When I was working at the Golden Nugget in Atlantic City in the early 1980s, I was convinced that the baccarat pit crew would have made the perfect blueprint for a situation comedy.
Remember that during this period, the prototypical ensemble sitcoms ruled the television airwaves: Cheers, Taxi, WKPR in Cincinnati and many others. The formula was pretty simple. Invent some quirky characters, throw in some zany customers and stir it together with unlikely plots, and you’ve got a hit TV show.
The great thing about the Golden Nugget baccarat pit in those days was that you didn’t have to make up anything; it was all there just by observation.

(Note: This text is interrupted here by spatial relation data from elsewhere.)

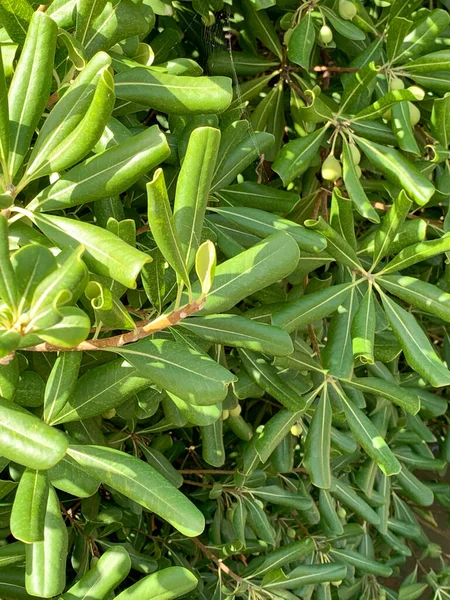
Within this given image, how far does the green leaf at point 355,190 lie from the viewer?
4.23ft

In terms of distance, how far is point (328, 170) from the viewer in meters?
1.47

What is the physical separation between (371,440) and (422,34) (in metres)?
0.81

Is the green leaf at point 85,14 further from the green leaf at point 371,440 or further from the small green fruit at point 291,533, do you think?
the small green fruit at point 291,533

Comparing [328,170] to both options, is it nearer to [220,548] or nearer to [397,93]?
[397,93]

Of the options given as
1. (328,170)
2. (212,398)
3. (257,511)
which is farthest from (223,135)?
(257,511)

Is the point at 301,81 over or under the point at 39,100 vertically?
under

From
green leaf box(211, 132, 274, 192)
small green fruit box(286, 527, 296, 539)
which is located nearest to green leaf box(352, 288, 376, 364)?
green leaf box(211, 132, 274, 192)

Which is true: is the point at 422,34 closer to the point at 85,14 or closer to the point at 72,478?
the point at 85,14

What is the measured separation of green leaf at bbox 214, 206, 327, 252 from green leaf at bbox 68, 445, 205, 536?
490 mm

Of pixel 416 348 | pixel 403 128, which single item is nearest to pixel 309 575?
pixel 416 348

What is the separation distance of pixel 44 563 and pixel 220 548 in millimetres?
916

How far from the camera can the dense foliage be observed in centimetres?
84

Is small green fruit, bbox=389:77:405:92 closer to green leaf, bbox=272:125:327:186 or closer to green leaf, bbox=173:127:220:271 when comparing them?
green leaf, bbox=272:125:327:186

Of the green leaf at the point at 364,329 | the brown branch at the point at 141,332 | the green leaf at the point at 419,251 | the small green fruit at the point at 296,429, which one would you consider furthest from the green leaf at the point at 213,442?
the brown branch at the point at 141,332
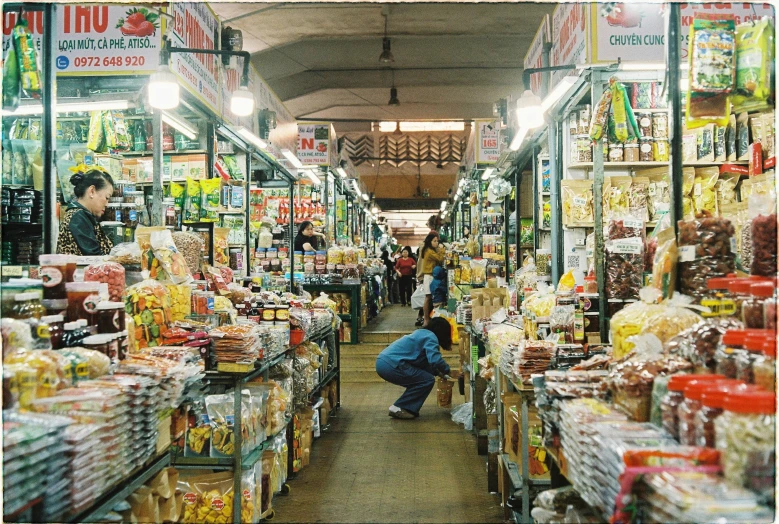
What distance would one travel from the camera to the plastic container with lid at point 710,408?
1626 mm

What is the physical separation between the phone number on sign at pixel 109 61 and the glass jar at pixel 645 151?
164 inches

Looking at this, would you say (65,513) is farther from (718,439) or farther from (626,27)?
(626,27)

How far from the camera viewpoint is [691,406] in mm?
1762

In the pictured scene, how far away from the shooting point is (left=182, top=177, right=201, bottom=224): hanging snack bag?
6.47 m

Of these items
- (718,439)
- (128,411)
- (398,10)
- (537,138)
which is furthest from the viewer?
(398,10)

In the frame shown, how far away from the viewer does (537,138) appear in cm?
741

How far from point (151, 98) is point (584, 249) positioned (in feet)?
12.8

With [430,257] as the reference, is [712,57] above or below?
above

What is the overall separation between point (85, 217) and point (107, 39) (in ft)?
5.46

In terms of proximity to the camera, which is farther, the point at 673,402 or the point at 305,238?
the point at 305,238

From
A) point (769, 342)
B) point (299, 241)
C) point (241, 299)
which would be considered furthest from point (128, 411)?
point (299, 241)

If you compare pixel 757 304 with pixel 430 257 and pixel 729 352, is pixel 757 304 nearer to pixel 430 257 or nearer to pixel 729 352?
pixel 729 352

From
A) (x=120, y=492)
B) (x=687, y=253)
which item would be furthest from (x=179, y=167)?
(x=687, y=253)

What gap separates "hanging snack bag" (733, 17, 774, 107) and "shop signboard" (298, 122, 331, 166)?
11.0m
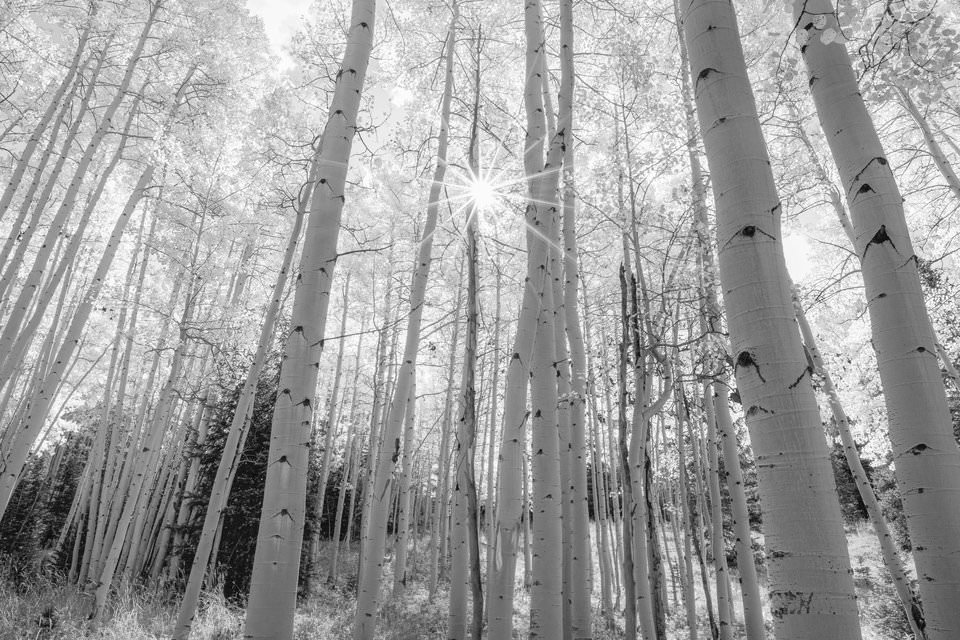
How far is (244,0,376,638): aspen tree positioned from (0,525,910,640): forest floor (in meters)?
4.66

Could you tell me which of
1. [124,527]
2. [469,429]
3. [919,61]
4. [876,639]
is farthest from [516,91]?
[876,639]

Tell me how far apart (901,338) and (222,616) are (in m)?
8.40

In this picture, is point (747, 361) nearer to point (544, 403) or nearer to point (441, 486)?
point (544, 403)

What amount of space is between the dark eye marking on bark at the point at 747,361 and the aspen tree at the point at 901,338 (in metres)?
0.95

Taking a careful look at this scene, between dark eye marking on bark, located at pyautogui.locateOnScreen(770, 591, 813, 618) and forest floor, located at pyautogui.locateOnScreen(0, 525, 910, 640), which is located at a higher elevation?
dark eye marking on bark, located at pyautogui.locateOnScreen(770, 591, 813, 618)

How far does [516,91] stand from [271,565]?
652 cm

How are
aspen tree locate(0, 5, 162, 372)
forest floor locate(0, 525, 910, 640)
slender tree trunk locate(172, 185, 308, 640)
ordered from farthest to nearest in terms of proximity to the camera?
forest floor locate(0, 525, 910, 640)
aspen tree locate(0, 5, 162, 372)
slender tree trunk locate(172, 185, 308, 640)

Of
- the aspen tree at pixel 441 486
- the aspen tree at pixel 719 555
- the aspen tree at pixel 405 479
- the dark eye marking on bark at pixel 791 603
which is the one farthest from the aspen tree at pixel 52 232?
the aspen tree at pixel 719 555

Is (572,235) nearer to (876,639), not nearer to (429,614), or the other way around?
(429,614)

The one problem, however, might have been the character of the casino owner. I’m pretty sure Steve Wynn wouldn’t have allowed himself to be portrayed on a sitcom, and we probably couldn’t have called it the “Golden Nugget” because of obvious copyright reasons, but I’m sure a good writer could have come up with something. I was never a comedy writer (I leave that particular talent to our editor Frank Legato), so I don’t have any answer, but because there was a Steve Wynn (and his rival in those days, Donald Trump), any literary license taken by the writers in inventing a casino owner would likely have been accepted.
But the cast itself didn’t need to change at all. Starting with Bruce, the Birkenstock-wearing casino manager, and Tom, the fatherly soft-spoken pit boss, the list of characters was impressive.
And the dealers were a hoot: Irene, the strong single woman always looking to find solid husband material, but failing; Mary Jean, the gritty Filipina with a Brooklyn accent, who was always tardy; John, the foppish gay Italian—really Italian, complete with the accent; Eric, the lady’s man, who thinks he’s the center of the universe; Gail, the conflicted married woman with a heart of gold; George, the entrepreneur who always has a scheme; and Jack, the moody but devastatingly handsome dude who just wanted to be left alone.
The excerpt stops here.